• [TEKS BACAAN]:
◇ ◇ ◇
Langsung ke konten utama

Fear of Missing Out (FoMO)


Waktu SMP, istirahat dan pulang sekolah selalu jadi waktu yang paling ditungguin. Ditungguin karena bisa jajan, bisa ngerjain PR (deadliners), atau ngobrol ngalur ngidul ga jelas. Waktu itu inget pernah merasa asing ketika temen-temen lagi bahas soal sepak bola. Jujur .. Qeis memang ga terlalu suka topik itu. Biasa aja. Waktu SD pernah ikut klub bola lapang besar, terus tiap istirahat juga mainnya seringnya bola. But somehow, every day feel the same. Ga pernah kepikiran untuk aktif banget dan ngepoin berita terbaru soal bola atau sampai begadang nonton piala dunia. Entah mungkin Ayah juga ga terlalu seneng bola, terus kaka cewe semua jadinya yaa .. saya lebih senang nonton Running Man dibanding bola 😊

Ketika masuk SMP jangkauan pertemanan lebih luas, obrolan juga mulai berkelas (anjay) daaaann topik bola itu sudah seperti topik khusus laki-laki. Ibaratnya topik make up udah otomatis topik khusus perempuan, ketika lagi ada liga inggris atau piala dunia.. tiap ketemu tuh pasti ada aja selentingan bahas bola. Dan Qeis berakhir dengan duduk nikmat sambil nyimak. Sampai satu hari, Qeis coba melakukan eksperimen yang ga sengaja menjadi click moment untuk cerita ini. Ini terjadi ketika pagi-pagi Qeis sempetin nonton review Liga Itali untuk pertandingan Intermilan FC lawan siapa gatau lupa.

Jadi dulu-atau mungkin sekarang masih ada-salah satu saluran teve yakni Trans 7 ada program olahraga yang tayangnya jam 6 atau jam 7 kalo ga salah. Kebetulan waktu itu belum berangkat dan kebetulan pas nonton, programnya lagi review salah satu klub yang Qeis selalu pake kalo main FIFA di PS. Karena review, jadi yang diliat dan di bahas cuma highlight nya, kaya pas ngegolin atau pas ada pelanggaran atau momen-momen hampir masuk dan sebangsanya. Cuma 1 segmen qeis nonton, langsung berangkat ke sekolah. Dalam perjalanan udah ngebayangin gimana nanti cerita ke temen soal pertandingan dan bayangin gimana reaksi temen-temen. Somehow this thing excites me.

Sampai sekolah .. lupa kronologisnya pokoknya Qeis nunggu temen-temen bahas bola. Sampai saat yang tepat barulah Qeis masuk langsung cerita ke salah satu temen yang penggemar bola dan masih inget banget ekspresinya yang semangat liat Qeis ternyata update pertandingan juga. Karena saat itu dia ga nonton pertandingannya (kalo ga salah). Intinya momen itu bener-bener bikin Qeis ngerasa bahwa Qeis tidak tertinggal oleh peradaban hahaha.
◇ ◇ ◇
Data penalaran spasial
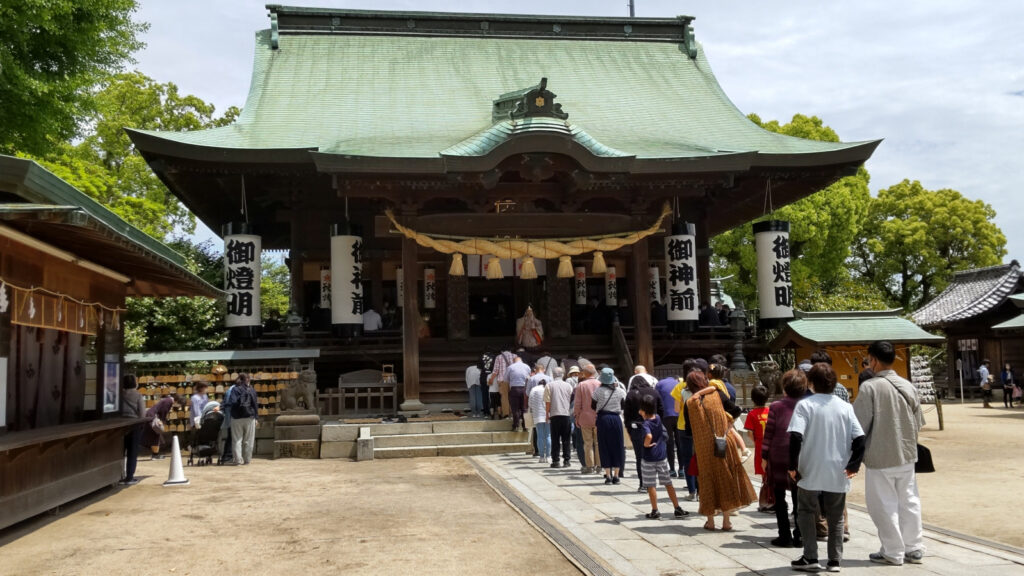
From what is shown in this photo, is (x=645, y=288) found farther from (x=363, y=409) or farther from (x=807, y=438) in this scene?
(x=807, y=438)

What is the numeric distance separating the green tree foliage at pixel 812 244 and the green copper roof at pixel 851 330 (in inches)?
491

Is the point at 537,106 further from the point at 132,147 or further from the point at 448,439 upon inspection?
the point at 132,147

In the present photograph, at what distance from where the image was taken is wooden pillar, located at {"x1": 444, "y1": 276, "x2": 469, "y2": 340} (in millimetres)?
18391

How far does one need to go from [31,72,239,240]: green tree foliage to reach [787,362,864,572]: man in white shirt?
824 inches

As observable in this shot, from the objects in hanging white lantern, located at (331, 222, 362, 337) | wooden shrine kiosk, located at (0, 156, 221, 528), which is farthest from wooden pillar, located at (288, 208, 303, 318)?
wooden shrine kiosk, located at (0, 156, 221, 528)

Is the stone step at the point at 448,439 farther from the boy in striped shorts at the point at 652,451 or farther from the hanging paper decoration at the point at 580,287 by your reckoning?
the hanging paper decoration at the point at 580,287

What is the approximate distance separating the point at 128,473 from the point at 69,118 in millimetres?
8470

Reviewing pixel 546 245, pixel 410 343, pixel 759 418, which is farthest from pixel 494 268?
pixel 759 418

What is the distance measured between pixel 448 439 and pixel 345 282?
170 inches

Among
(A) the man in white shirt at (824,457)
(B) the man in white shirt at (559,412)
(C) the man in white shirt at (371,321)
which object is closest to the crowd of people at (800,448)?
(A) the man in white shirt at (824,457)

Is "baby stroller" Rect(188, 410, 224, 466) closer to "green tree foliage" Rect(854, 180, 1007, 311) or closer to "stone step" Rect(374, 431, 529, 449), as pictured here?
"stone step" Rect(374, 431, 529, 449)

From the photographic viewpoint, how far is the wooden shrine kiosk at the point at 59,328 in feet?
22.9

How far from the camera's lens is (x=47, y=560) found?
6.31 m

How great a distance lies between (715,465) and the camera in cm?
673
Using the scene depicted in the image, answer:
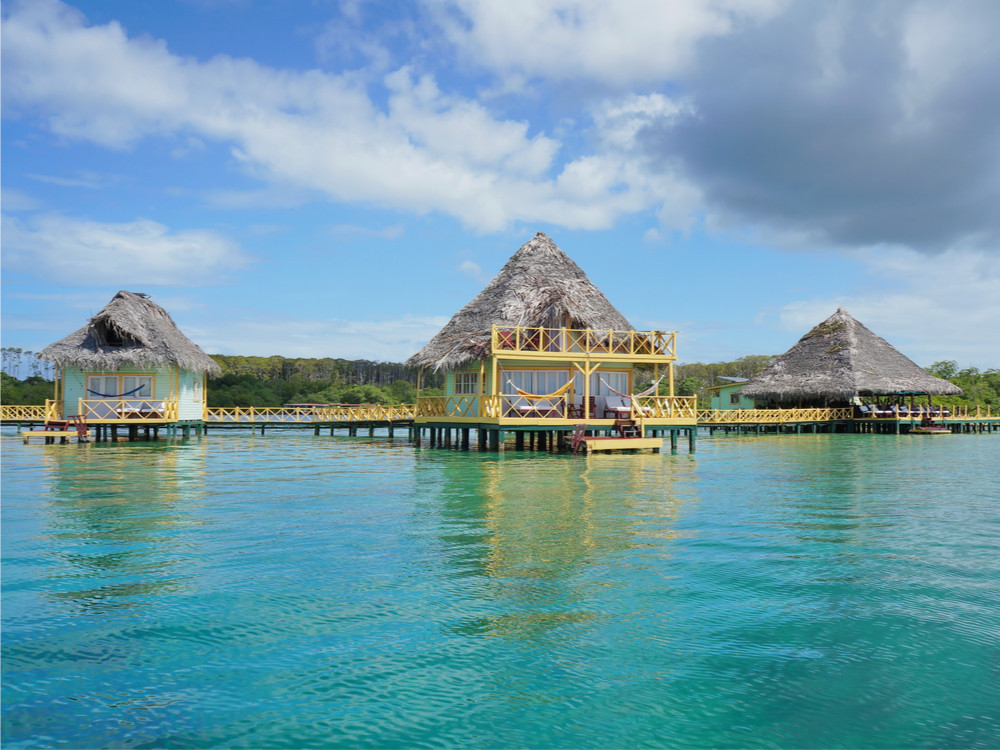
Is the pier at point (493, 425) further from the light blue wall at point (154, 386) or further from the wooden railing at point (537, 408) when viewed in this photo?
the light blue wall at point (154, 386)

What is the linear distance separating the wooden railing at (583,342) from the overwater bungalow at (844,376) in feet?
69.9

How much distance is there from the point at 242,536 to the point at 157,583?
2.49 m

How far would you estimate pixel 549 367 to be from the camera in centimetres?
2570

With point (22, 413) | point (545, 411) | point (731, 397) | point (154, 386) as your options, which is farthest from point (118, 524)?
point (731, 397)

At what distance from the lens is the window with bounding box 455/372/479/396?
26944mm

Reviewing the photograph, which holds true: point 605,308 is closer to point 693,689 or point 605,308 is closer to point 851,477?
point 851,477

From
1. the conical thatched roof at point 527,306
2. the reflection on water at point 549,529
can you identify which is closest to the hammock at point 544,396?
the conical thatched roof at point 527,306

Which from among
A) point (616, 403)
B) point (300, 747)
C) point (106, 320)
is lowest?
point (300, 747)

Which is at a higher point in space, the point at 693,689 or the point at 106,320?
the point at 106,320

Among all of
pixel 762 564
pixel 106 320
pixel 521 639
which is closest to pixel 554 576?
pixel 521 639

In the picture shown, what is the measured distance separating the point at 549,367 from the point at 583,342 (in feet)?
4.97

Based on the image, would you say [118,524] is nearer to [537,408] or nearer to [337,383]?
[537,408]

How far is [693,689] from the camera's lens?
5.25 m

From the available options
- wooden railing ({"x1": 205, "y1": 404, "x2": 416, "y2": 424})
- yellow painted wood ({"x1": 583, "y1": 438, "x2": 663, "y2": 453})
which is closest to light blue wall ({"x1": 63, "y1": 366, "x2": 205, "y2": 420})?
wooden railing ({"x1": 205, "y1": 404, "x2": 416, "y2": 424})
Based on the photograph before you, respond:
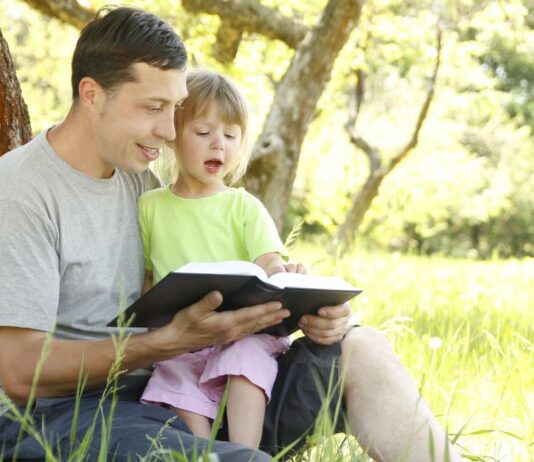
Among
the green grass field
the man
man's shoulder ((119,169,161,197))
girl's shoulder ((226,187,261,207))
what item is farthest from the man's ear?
the green grass field

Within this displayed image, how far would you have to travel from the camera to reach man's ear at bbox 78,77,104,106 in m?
2.40

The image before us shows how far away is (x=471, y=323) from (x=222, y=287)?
110 inches

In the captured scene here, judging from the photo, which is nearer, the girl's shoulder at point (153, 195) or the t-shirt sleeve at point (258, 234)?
the t-shirt sleeve at point (258, 234)

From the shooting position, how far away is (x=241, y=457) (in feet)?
6.24

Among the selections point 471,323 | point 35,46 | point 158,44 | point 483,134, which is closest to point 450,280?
point 471,323

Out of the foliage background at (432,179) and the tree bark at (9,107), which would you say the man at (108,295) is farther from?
the tree bark at (9,107)

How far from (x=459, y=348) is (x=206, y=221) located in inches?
75.5

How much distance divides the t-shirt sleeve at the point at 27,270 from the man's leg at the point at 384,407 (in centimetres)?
72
◇ ◇ ◇
• [TUGAS A]: Ringkaslah cerita tentang FoMO di atas dalam dua kalimat.
• [TUGAS B]: Lanjutkan cerita tentang FoMO di atas mulai dari kalimat terakhirnya.

• [JAWABAN A]: Waktu SMP, Qeis sering merasa asing saat teman-teman membahas sepak bola karena tidak terlalu menyukai topik itu dan akhirnya hanya duduk menyimak. Suatu pagi Qeis menonton satu segmen ulasan pertandingan Intermilan FC di Trans 7, lalu menceritakannya di sekolah kepada seorang teman penggemar bola dan merasa tidak tertinggal oleh peradaban.

• [JAWABAN B]:
Well.. it feels so great yet I feel so wrong, then I know that was FoMO

Fear of Missing Out! Pas baca istilah ini di internet-lupa di artikel mana pas nemu istilah ini-dan ketika lagi mengkorelasikan fenomena ini dengan hal-hal disekitar Qeis, tetiba ingatan waktu SMP ini muncul! Dan langsung ngerasa …

Wah … Qeis sudah takut tertinggal informasi atau bahasan yang Qeis rasa akan membuat Qeis tertinggal dari temen-temen lainnya. Menjadi tidak bisa ikut nimbrung. Menjadi bingung kalo mau bahas yang lain. Insecure. Di usia itu Qeis baru sadar Qeis sudah ketakutan akan tertinggal dan ditinggal. Karena mau bahas FoMO di blog, Qeis akhirnya riset lebih jauh soal ini. Sampai nyari-nyari jurnal penelitian luar negeri biar tau sejarah istilah ini muncul dan bagaimana tentang kemunculannya.


FoMO, yang merupakan singkatan dari fear of missing out, adalah sebuah sindrom kecemasan sosial. Seseorang yang mengidap FoMO biasanya ingin terus terhubung dengan hal-hal yang dilakukan orang lain. Pengertian ini dikutip dari situs Marketeers.com dan dikatakan oleh Andrew K. Przybylski dalam Computers in Human Behavior. FoMO dianggap sebagai dampak dari perkembangan teknologi dan internet. Itulah kenapa FoMO juga kerap dikaitkan dengan social media.

-kumparan.com


Intinya ketika kita takut, khawatir dan cemas saat orang-orang disekitar kita udah tau berita terbaru soal hal kekinian dan kita belum-apalagi beritanya yang gak terlalu penting, soal konser terbaru misal, soal anak artis udah bisa jalan misal-agaknya kita sudah menjadi korban.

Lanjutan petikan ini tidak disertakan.